ギターソロへ入る前に聞こえてくる三連のキーボードフレーズが、サザンの何かの曲で使われていたような気がするのですが、どの曲だったかが思い出せず…

ラストの「オイッ」は「C調言葉にご用心」ですね。


◆ Go Banana

作詩・作曲:Lord,Lord,Lawdy Miss Clawdy Group、ドラムス、松田ヒロシ、コーラス:桑田、原坊、ヒロシ
残念ながら配信無し。ちょっとおふざけ調のロックンロールナンバーです。
作詩・作曲はグループ名表記ですが、桑田が関わっているのは間違いないでしょう。

サーフィンボードに Long blonde hair
かっこだけでもかまわない
今日もキサナドゥ
What you do

Long blonde hair と言えば「つれない素振りの Long-blonde-hair
この後にリリースされるサザン『ステレオ太陽族』('81)収録「栞のテーマ」の一節がここで先に使われています。

「キサナドゥ」は六本木のディスコのことでしょうか。
桑田のことですからグループサウンズのザ・ジャガーズ「キサナドゥの伝説」('68)もありかな?と。
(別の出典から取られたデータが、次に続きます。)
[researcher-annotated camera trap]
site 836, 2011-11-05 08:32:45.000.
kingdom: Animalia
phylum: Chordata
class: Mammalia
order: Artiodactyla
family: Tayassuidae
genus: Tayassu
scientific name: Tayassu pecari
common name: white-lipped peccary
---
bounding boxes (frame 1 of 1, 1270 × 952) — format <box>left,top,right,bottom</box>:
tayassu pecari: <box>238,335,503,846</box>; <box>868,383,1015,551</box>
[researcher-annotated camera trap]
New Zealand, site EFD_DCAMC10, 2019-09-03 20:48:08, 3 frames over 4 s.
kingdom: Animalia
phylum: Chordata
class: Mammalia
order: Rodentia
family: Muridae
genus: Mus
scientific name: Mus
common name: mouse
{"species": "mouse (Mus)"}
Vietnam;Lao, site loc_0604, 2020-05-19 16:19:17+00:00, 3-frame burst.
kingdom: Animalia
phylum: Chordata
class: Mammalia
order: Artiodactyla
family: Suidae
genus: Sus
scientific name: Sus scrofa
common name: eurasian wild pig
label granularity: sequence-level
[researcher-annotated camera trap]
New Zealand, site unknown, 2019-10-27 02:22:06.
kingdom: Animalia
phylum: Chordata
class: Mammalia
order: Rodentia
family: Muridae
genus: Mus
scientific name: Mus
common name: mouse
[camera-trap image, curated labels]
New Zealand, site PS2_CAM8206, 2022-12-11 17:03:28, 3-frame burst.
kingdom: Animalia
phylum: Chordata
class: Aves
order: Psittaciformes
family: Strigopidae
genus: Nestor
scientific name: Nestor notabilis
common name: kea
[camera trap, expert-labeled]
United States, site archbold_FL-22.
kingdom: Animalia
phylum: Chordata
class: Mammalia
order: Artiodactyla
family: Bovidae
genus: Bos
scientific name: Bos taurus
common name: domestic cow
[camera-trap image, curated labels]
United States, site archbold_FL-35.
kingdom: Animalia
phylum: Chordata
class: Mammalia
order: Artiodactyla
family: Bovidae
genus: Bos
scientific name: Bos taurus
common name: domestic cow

その他、冒頭の参加メンバーが携わっている曲は次のとおり。

◆ 時には恋人さながらに
作詩・作曲:Lord,Lord,Lawdy Miss Clawdy Group、ドラムス、松田ヒロシ、コーラス:桑田、大上留利子

イントロのベースが格好良い。ヒロシのドラミングは初期のサザンそのまま。ピアノは原坊が弾きそうなフレーズですが、これはスペクトラムのキーボーディスト:奥慶一によるもの。

◆ Spin Love
作詩・作曲、アコースティック・ギター:桑田佳祐、ドラムス:松田ヒロシ、コーラス:桑田、ヒロシ
ミドルテンポでギター演奏メインの短いバラード。これは YouTube 等には見当たらず。サザンっぽい曲調ですが【これアレ】も特に見当たりませんでした。


◆ Sunset Blues
作詩・作曲:チャー、ドラムス:松田ヒロシ
チャーはギターではなくキーボードで参加しています。

チャーがルイズルイス加部(b)、ジョニー吉長(ds)と組んだロックトリオ、ピンク・クラウド『CLOUD LAND -桃源郷-』('82)にセルフカバーバージョン有り。
両者ともに素晴らしく良いソロを奏でています。


◆ シュールなる渚1963
作詞:タモリ、作曲:桑田佳祐、パーカッション:松田ヒロシ、桑田、齋藤誠、コーラス:鈴木雅之、田代まさし、久保木博之、佐藤善雄、桑野信義、新保清孝
コーラスのメンバーが歌っても良さそうな古い R&B 調のスローナンバー。残念ながらこれもネット上に音源が見つかりませんでした。

【サザンこれアレ】では、サザンオールスターズ、桑田佳祐の曲の中から、洋楽へのリスペクトが感じられる曲を「これはアレじゃないか?」といった調子で紹介しております。あくまで私の思い込みによる選曲ですので、その点ご了承のうえご笑覧くださいませ。